[start]
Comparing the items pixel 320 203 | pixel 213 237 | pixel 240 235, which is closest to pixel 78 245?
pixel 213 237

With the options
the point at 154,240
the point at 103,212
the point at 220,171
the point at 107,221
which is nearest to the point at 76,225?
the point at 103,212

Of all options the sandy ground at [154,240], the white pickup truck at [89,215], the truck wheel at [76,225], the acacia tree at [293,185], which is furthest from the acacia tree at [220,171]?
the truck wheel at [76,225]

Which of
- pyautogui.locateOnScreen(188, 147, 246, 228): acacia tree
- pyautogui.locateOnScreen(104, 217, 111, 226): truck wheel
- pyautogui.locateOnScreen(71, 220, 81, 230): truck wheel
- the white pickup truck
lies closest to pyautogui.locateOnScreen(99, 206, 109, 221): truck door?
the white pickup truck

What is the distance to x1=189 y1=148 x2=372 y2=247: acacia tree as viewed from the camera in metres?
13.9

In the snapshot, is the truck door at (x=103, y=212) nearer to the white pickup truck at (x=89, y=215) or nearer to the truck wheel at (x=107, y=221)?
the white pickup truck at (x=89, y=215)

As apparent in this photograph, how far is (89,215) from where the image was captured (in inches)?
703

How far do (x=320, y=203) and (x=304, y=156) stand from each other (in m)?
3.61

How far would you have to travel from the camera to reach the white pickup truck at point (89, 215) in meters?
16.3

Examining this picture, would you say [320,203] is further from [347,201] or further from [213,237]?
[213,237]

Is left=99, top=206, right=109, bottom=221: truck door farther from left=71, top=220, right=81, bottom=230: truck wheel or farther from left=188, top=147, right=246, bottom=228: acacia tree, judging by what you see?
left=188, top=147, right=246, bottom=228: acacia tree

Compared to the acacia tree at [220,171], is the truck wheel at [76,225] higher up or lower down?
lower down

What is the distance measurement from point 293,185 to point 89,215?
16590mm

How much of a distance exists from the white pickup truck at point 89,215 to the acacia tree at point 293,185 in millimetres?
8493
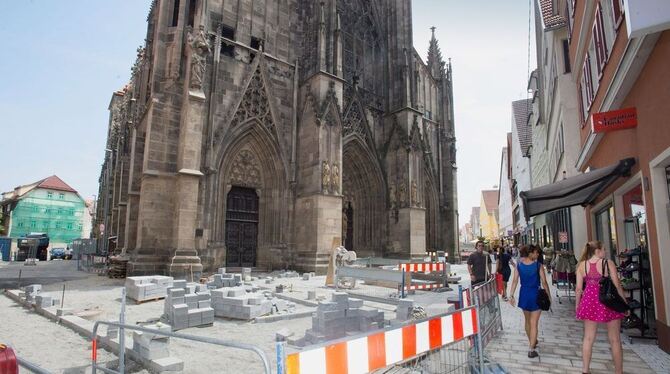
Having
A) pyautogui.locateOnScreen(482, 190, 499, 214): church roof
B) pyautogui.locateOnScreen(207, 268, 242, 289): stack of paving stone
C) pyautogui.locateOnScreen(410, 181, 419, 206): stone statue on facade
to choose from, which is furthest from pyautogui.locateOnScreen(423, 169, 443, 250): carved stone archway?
pyautogui.locateOnScreen(482, 190, 499, 214): church roof

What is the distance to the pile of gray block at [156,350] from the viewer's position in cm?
466

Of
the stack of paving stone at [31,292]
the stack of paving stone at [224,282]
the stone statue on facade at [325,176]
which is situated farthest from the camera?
the stone statue on facade at [325,176]

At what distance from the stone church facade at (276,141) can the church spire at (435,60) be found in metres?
4.71

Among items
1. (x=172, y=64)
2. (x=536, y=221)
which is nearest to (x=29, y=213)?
(x=172, y=64)

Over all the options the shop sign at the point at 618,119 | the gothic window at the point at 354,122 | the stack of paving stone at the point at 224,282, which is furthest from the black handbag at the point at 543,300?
the gothic window at the point at 354,122

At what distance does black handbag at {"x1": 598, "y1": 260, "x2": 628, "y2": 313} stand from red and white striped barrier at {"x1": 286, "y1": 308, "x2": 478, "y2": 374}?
1562 mm

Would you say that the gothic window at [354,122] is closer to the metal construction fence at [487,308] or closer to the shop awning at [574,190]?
the shop awning at [574,190]

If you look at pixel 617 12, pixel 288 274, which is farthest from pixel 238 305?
pixel 288 274

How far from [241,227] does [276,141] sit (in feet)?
14.1

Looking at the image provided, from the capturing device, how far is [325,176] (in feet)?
57.8

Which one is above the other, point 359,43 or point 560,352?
point 359,43

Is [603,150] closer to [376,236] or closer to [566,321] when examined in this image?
[566,321]

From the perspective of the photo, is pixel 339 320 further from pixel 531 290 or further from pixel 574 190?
pixel 574 190

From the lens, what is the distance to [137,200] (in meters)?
17.0
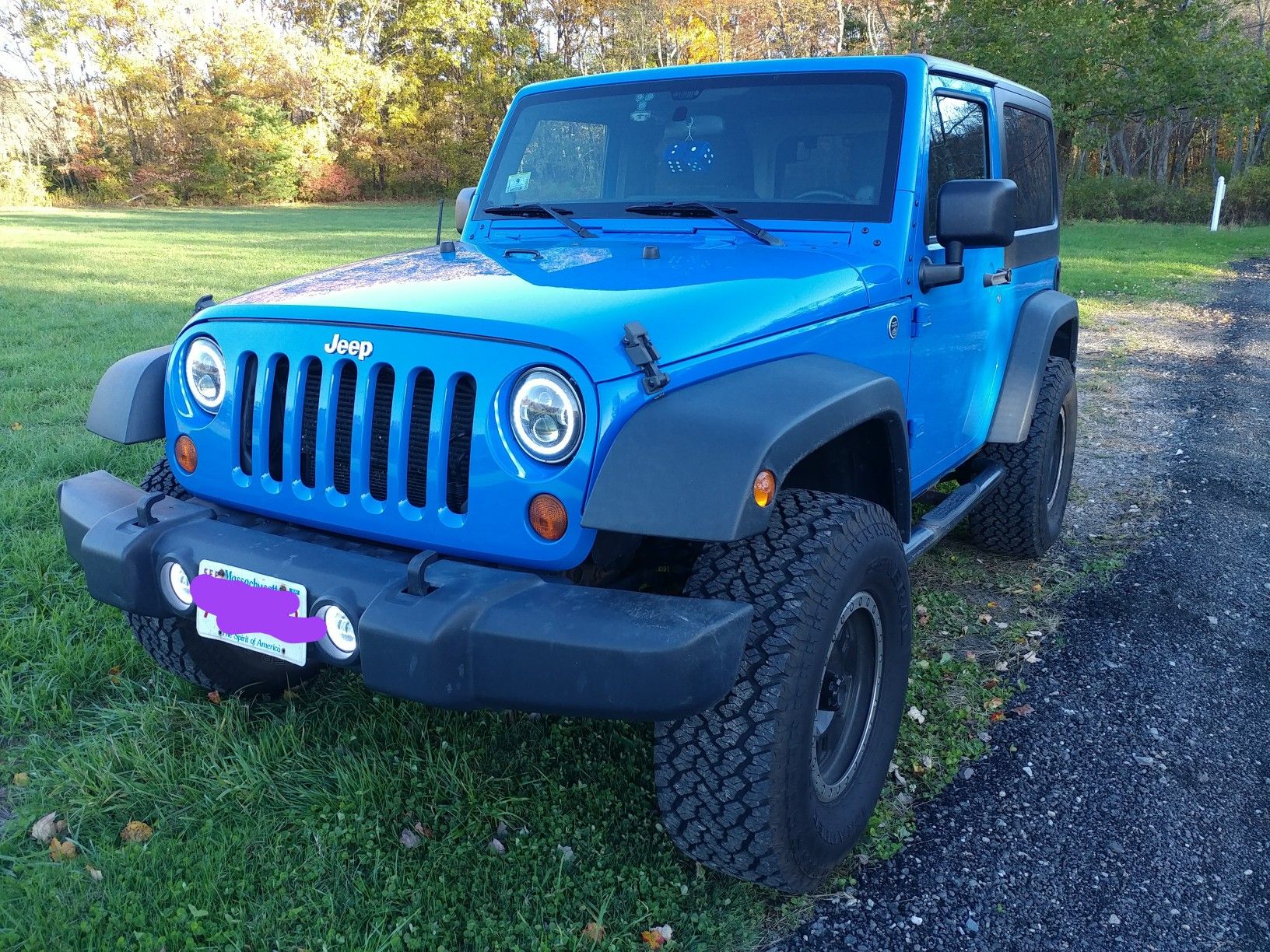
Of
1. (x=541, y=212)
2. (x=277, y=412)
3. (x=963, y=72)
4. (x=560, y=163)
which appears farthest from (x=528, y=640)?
(x=963, y=72)

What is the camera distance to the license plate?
7.27 ft

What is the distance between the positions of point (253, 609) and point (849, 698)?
1492mm

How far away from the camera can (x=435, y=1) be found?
4416 cm

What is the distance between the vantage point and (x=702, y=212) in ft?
10.6

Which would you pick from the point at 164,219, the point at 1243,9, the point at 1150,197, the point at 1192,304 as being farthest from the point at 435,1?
the point at 1192,304

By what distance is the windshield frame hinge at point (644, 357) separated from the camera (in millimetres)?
2146

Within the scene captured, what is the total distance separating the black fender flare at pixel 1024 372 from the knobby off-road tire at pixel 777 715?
A: 1845mm

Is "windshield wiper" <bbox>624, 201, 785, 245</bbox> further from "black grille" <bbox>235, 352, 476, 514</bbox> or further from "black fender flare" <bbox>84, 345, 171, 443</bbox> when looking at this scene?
"black fender flare" <bbox>84, 345, 171, 443</bbox>

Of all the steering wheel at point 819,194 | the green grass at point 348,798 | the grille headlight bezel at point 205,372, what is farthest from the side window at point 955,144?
the grille headlight bezel at point 205,372

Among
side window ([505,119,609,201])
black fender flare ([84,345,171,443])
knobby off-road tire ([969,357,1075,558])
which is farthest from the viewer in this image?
knobby off-road tire ([969,357,1075,558])

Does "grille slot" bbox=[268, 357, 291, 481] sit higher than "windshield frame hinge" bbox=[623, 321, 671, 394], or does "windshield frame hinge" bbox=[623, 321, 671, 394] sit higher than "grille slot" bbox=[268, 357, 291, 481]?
"windshield frame hinge" bbox=[623, 321, 671, 394]

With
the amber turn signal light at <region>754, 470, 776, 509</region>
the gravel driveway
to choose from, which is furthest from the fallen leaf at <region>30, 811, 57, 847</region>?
the amber turn signal light at <region>754, 470, 776, 509</region>

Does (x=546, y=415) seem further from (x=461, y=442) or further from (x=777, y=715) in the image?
(x=777, y=715)

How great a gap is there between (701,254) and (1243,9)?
54.9m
[end]
#### Stated problem
Print the entries above exactly, taking out only the pictures.

#### Reply
Comparing the items pixel 320 203 | pixel 213 237 | pixel 240 235, which is closest to pixel 78 245?
pixel 213 237

With the options
the point at 154,240
the point at 103,212
the point at 220,171
the point at 107,221
which is nearest to the point at 76,225?
the point at 103,212

Of all options the sandy ground at [154,240], the white pickup truck at [89,215], the truck wheel at [76,225], the acacia tree at [293,185], which is furthest from the acacia tree at [220,171]?
the truck wheel at [76,225]

Which of
- pyautogui.locateOnScreen(188, 147, 246, 228): acacia tree
- pyautogui.locateOnScreen(104, 217, 111, 226): truck wheel
- pyautogui.locateOnScreen(71, 220, 81, 230): truck wheel
- the white pickup truck
lies closest to pyautogui.locateOnScreen(99, 206, 109, 221): truck door?
the white pickup truck

What is the distance to x1=189 y1=148 x2=372 y2=247: acacia tree as viewed from the camera in metres?
13.9

In the snapshot, is the truck door at (x=103, y=212) nearer to the white pickup truck at (x=89, y=215) or nearer to the truck wheel at (x=107, y=221)?
the white pickup truck at (x=89, y=215)

As apparent in this photograph, how far is (89,215) from where the image was captured (in inches)?
703

How far do (x=320, y=203) and (x=304, y=156) stand from each other (in m)?
3.61

How far would you have to travel from the camera to reach the white pickup truck at point (89, 215) in meters?
16.3

Examining this picture, would you say [320,203] is further from [347,201] or further from [213,237]?
[213,237]

Is left=99, top=206, right=109, bottom=221: truck door farther from left=71, top=220, right=81, bottom=230: truck wheel or farther from left=188, top=147, right=246, bottom=228: acacia tree, judging by what you see?
left=188, top=147, right=246, bottom=228: acacia tree

Compared to the acacia tree at [220,171], is the truck wheel at [76,225] higher up or lower down?
lower down

What is the distance measurement from point 293,185 to point 89,215?
16590mm

How much of a distance exists from the white pickup truck at point 89,215 to the acacia tree at point 293,185 in millimetres?
8493
Having
A) pyautogui.locateOnScreen(482, 190, 499, 214): church roof
B) pyautogui.locateOnScreen(207, 268, 242, 289): stack of paving stone
C) pyautogui.locateOnScreen(410, 181, 419, 206): stone statue on facade
to choose from, which is furthest from pyautogui.locateOnScreen(423, 169, 443, 250): carved stone archway?
pyautogui.locateOnScreen(482, 190, 499, 214): church roof

What is the distance to the pile of gray block at [156,350] from the viewer's position in cm?
466

Of
the stack of paving stone at [31,292]
the stack of paving stone at [224,282]
the stone statue on facade at [325,176]
which is situated farthest from the camera?
the stone statue on facade at [325,176]

At what distance from the stone church facade at (276,141) can the church spire at (435,60) be found in metres?
4.71

Among items
1. (x=172, y=64)
2. (x=536, y=221)
which is nearest to (x=29, y=213)?
(x=172, y=64)

Over all the options the shop sign at the point at 618,119 | the gothic window at the point at 354,122 | the stack of paving stone at the point at 224,282, which is furthest from the black handbag at the point at 543,300?
the gothic window at the point at 354,122

At what distance does black handbag at {"x1": 598, "y1": 260, "x2": 628, "y2": 313} stand from red and white striped barrier at {"x1": 286, "y1": 308, "x2": 478, "y2": 374}?
1562 mm

Would you say that the gothic window at [354,122] is closer to the metal construction fence at [487,308] or closer to the shop awning at [574,190]?
the shop awning at [574,190]

If you look at pixel 617 12, pixel 288 274, which is farthest from pixel 238 305?
pixel 288 274

How far from [241,227] does [276,141] sit (in feet)?
14.1

Looking at the image provided, from the capturing device, how far is [325,176] (in feet)?
57.8

Which one is above the other, point 359,43 or point 560,352?
point 359,43

Is [603,150] closer to [376,236] or closer to [566,321] when examined in this image?
[566,321]

From the perspective of the photo, is pixel 339 320 further from pixel 531 290 or further from pixel 574 190?
pixel 574 190

From the lens, what is the distance to [137,200] (in meters)?
17.0
Of
1. (x=541, y=212)
2. (x=277, y=412)
3. (x=963, y=72)
4. (x=560, y=163)
which appears farthest from (x=528, y=640)?
(x=963, y=72)

What is the camera distance to the license plate?
7.27 ft

What is the distance between the positions of point (253, 609) and point (849, 698)?
1492mm

How far away from the camera can (x=435, y=1) be found?
4416 cm

What is the distance between the vantage point and (x=702, y=212) in ft?
10.6

Which would you pick from the point at 164,219, the point at 1243,9, the point at 1150,197, the point at 1192,304 as being farthest from the point at 435,1?
the point at 1192,304

By what distance is the windshield frame hinge at point (644, 357) separated from the camera (in millimetres)?
2146

Within the scene captured, what is the total distance separating the black fender flare at pixel 1024 372 from the knobby off-road tire at pixel 777 715?
A: 1845mm

Is "windshield wiper" <bbox>624, 201, 785, 245</bbox> further from "black grille" <bbox>235, 352, 476, 514</bbox> or further from "black fender flare" <bbox>84, 345, 171, 443</bbox> when looking at this scene?
"black fender flare" <bbox>84, 345, 171, 443</bbox>

Of all the steering wheel at point 819,194 | the green grass at point 348,798 | the grille headlight bezel at point 205,372, what is farthest from the side window at point 955,144?
the grille headlight bezel at point 205,372

Among
side window ([505,119,609,201])
black fender flare ([84,345,171,443])
knobby off-road tire ([969,357,1075,558])
which is farthest from the viewer in this image?
knobby off-road tire ([969,357,1075,558])

Does "grille slot" bbox=[268, 357, 291, 481] sit higher than "windshield frame hinge" bbox=[623, 321, 671, 394], or does "windshield frame hinge" bbox=[623, 321, 671, 394] sit higher than "grille slot" bbox=[268, 357, 291, 481]?
"windshield frame hinge" bbox=[623, 321, 671, 394]

With
the amber turn signal light at <region>754, 470, 776, 509</region>
the gravel driveway
to choose from, which is furthest from the fallen leaf at <region>30, 811, 57, 847</region>?
the amber turn signal light at <region>754, 470, 776, 509</region>

Does (x=546, y=415) seem further from (x=461, y=442) or further from (x=777, y=715) in the image?
(x=777, y=715)

How great a gap is there between (701,254) and (1243,9)?
54.9m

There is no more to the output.